START Supplied information

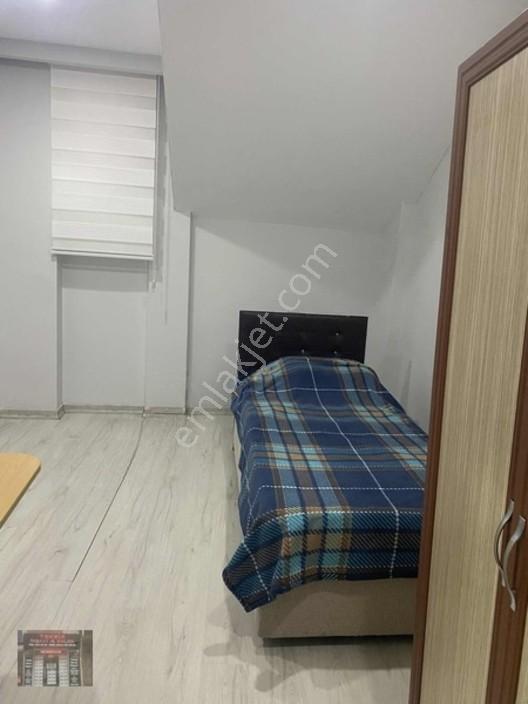 Tekbir Gayrimenkulden Satılık 2+1 Yarı Bodrum — fotoğraf 3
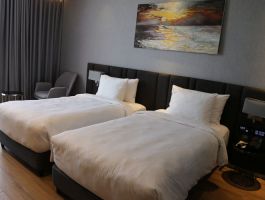 khach-san-premier-pearl-vung-tau-72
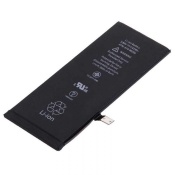battery_7_3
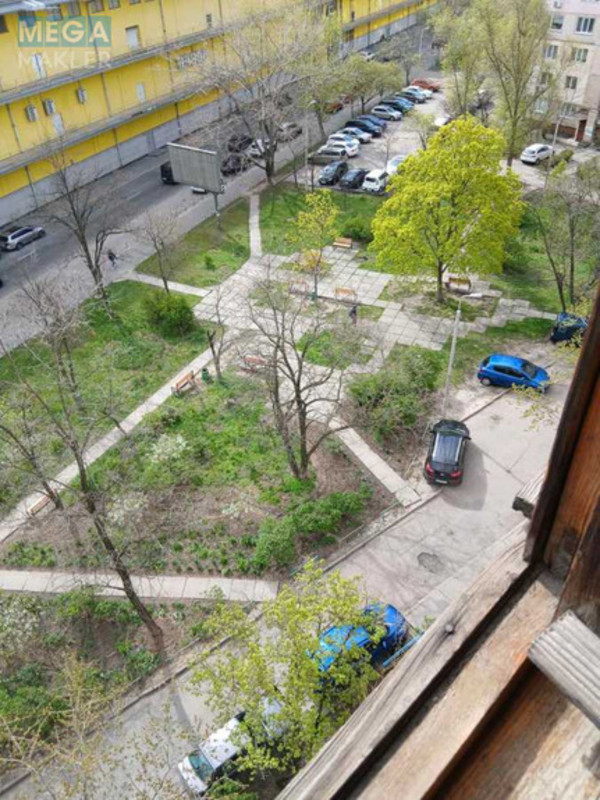 Продаж 3 кімнатної квартири (69/44/8), 8 пов. 16 пов. будинку, <a class="location-link" href="/kiev/" title="Недвижимость Київ">Київ</a>, <a class="location-link" href="/kiev/obolonskij/" title="Недвижимость Оболонський район">Оболонський р-н</a>, Оболонский просп., 13 (изображение 17)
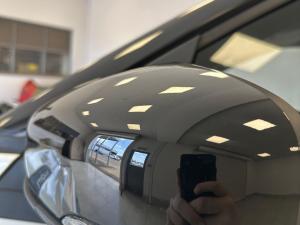 Nissan Magnite 1.0T Acenta Plus CVT - Image 15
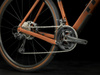 Rower gravelowy Trek Checkpoint SL 5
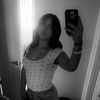 divaminnie7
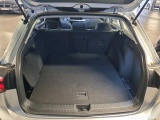  Volkswagen  Golf  VIII Variant Life Business 1.0TSi 110pk/cv 5p Manual Petrol  32 #33
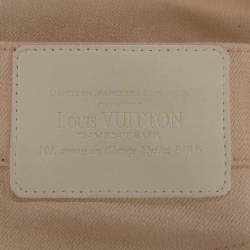Louis Vuitton LOUIS VUITTON FGSK13JQD Váy - Hàng hiệu Chính hãng 819289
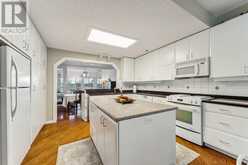 18, 3203 Rideau Place SW Calgary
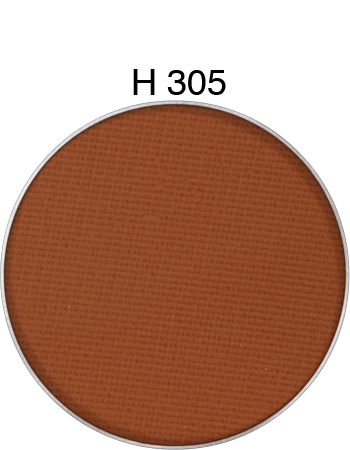 Kryolan Powder Blusher - Kryolan - Minifies Makeup Store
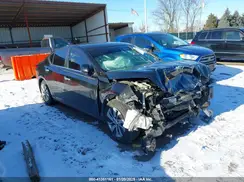 1N4BL4BV2MN369795 2021 NISSAN ALTIMA
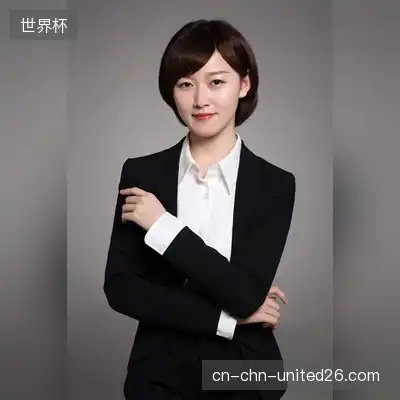 杜冰慧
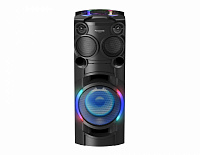 Panasonic SC-TMAX40GSK
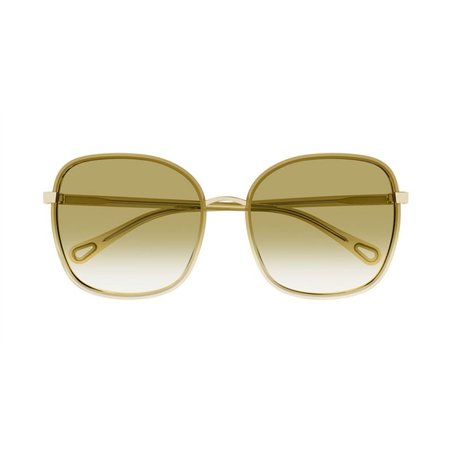 Chloé CH0031S 022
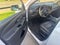 2023 Chevrolet Traverse AWD High Country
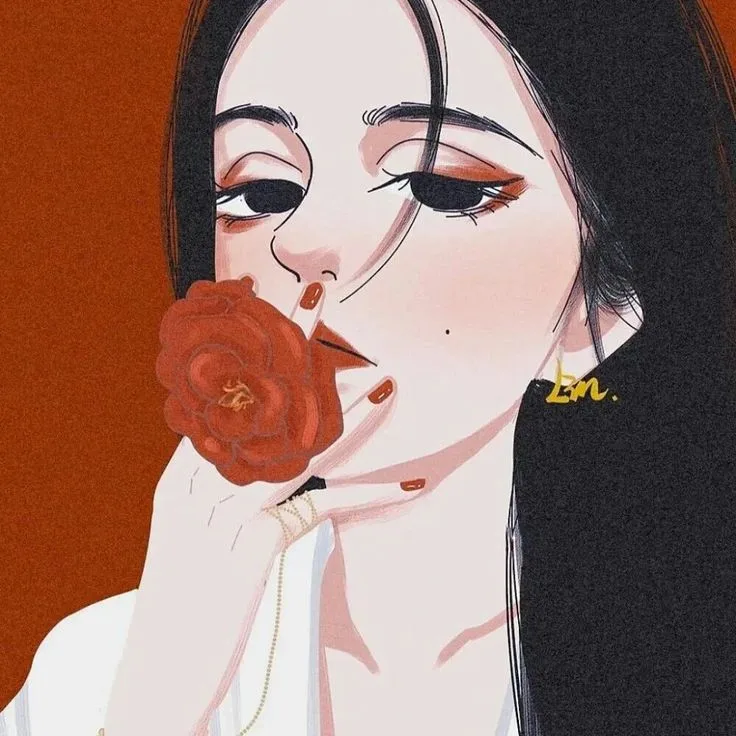 我既是四爱中的女S也是字母圈中女M 我既是四爱中的女S也是字母圈中女M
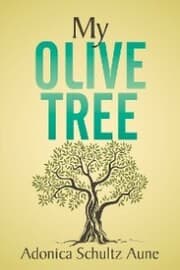 Cover von My Olive Tree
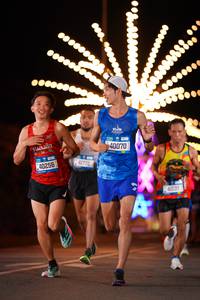 BIB: 40256, 40070, 41037
                            <button type="button" onclick="openModal(20701765)" class="btn btn-primary btn-sm float-right btn-popup" data-toggle="modal" data-target=".modal-high-quality">
                        <i class="fas fa-shopping-cart"></i> Add to Cart
                    </button>
                                            <button type="button" onclick="isThisMe(20701765, true)" class="btn btn-success btn-sm float-right btn-popup btn-isme hidden" data-toggle="tooltip" data-placement="bottom" title="นี่คือรูปของคุณใช่ไหม คลิกที่นี่เพื่อเอาเข้าอัลบั้ม">
                        <i class="fas fa-plus"></i> Add to album
                    </button>
                    <button type="button" onclick="isThisMe(20701765, false)" class="btn btn-warning btn-sm float-right btn-popup btn-isnotme hidden">
                        <i class="fas fa-ban"></i> Remove from album
                    </button>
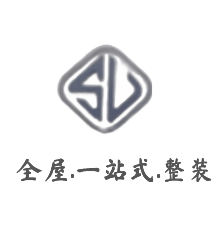 达州市通川顺利装修公司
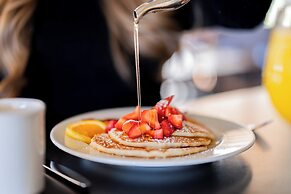 The McCormick Scottsdale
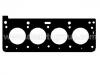 Joint de culasse Cylinder Head Gasket:77 00 741 289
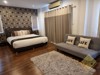 Picture of Patta Village - 3 Bedroom House for Rent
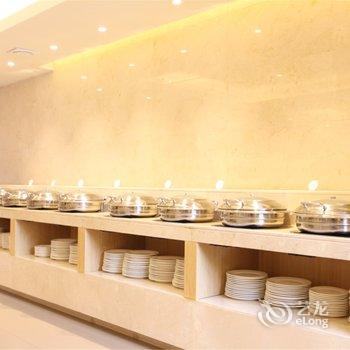 全季酒店(西安金花路店)酒店提供图片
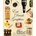 Eat Drink Graphics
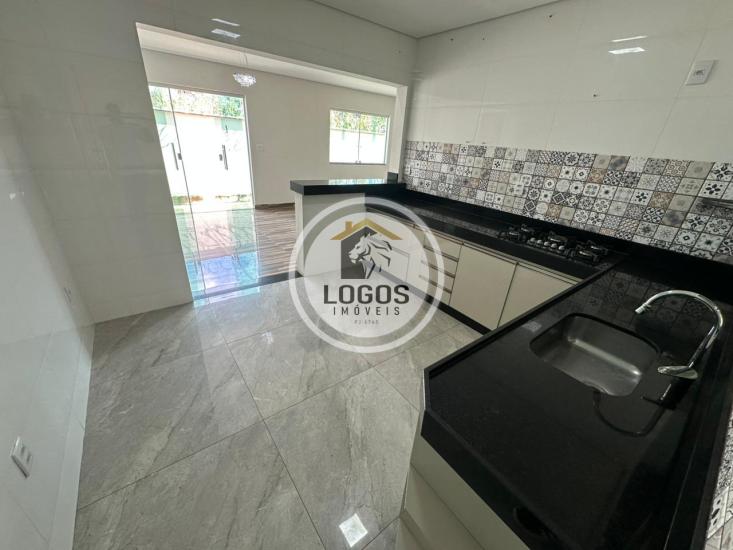 casa-aluguel-bairro-jardim-colonial-pousada-del-rey-igarape-minas-gerais-1086632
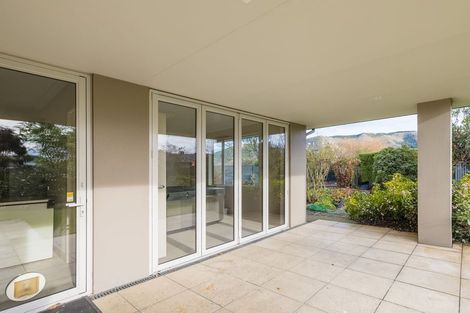 Photo of property in 238 Queen Street, Waimate, 7924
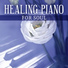 Piano: Classical Relaxation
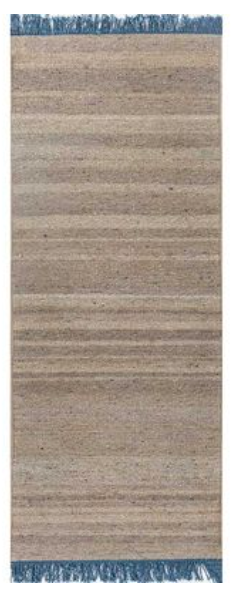 Jaipur Rugs at Perrino Home Furnishings.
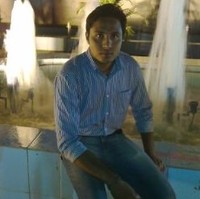 Prabhat Pradhan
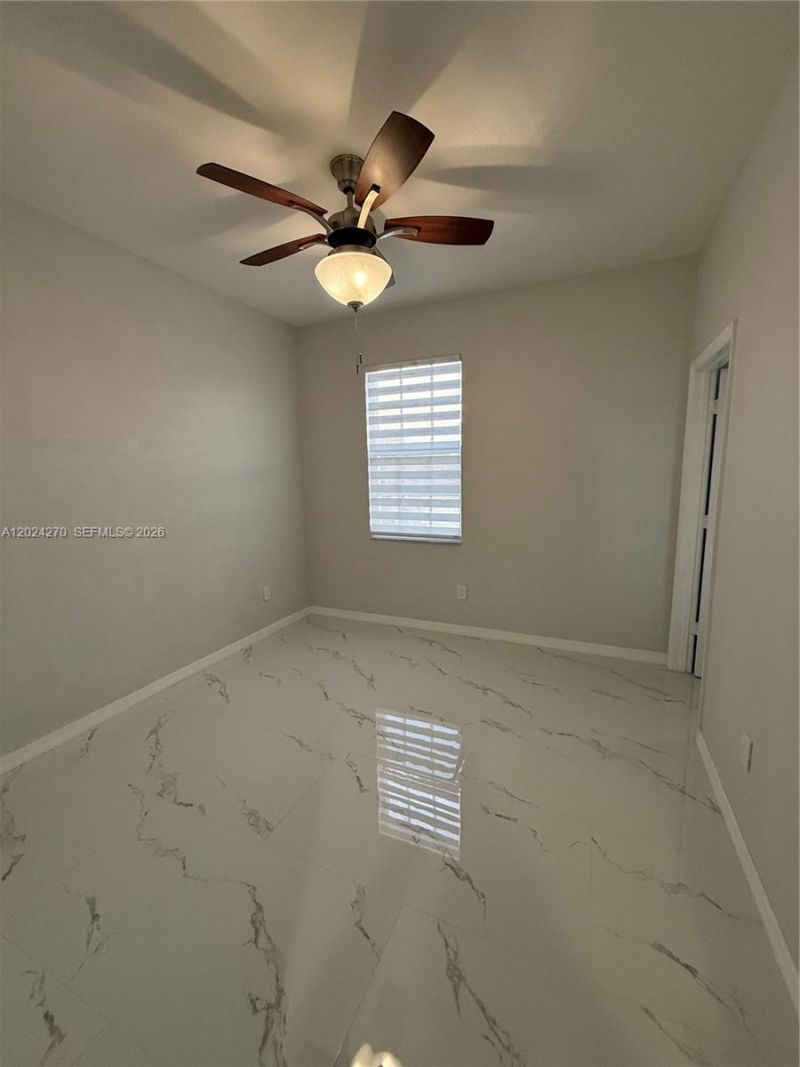 9135 Leatherwood Loop , Lehigh Acres, FL 33936 Photo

END Supplied information

▶ _Exercise prompt_
List each line of the material above that contains the string "data", with case counting in the match.

▶ _Solution to this problem_
                            <button type="button" onclick="openModal(20701765)" class="btn btn-primary btn-sm float-right btn-popup" data-toggle="modal" data-target=".modal-high-quality">
                                            <button type="button" onclick="isThisMe(20701765, true)" class="btn btn-success btn-sm float-right btn-popup btn-isme hidden" data-toggle="tooltip" data-placement="bottom" title="นี่คือรูปของคุณใช่ไหม คลิกที่นี่เพื่อเอาเข้าอัลบั้ม">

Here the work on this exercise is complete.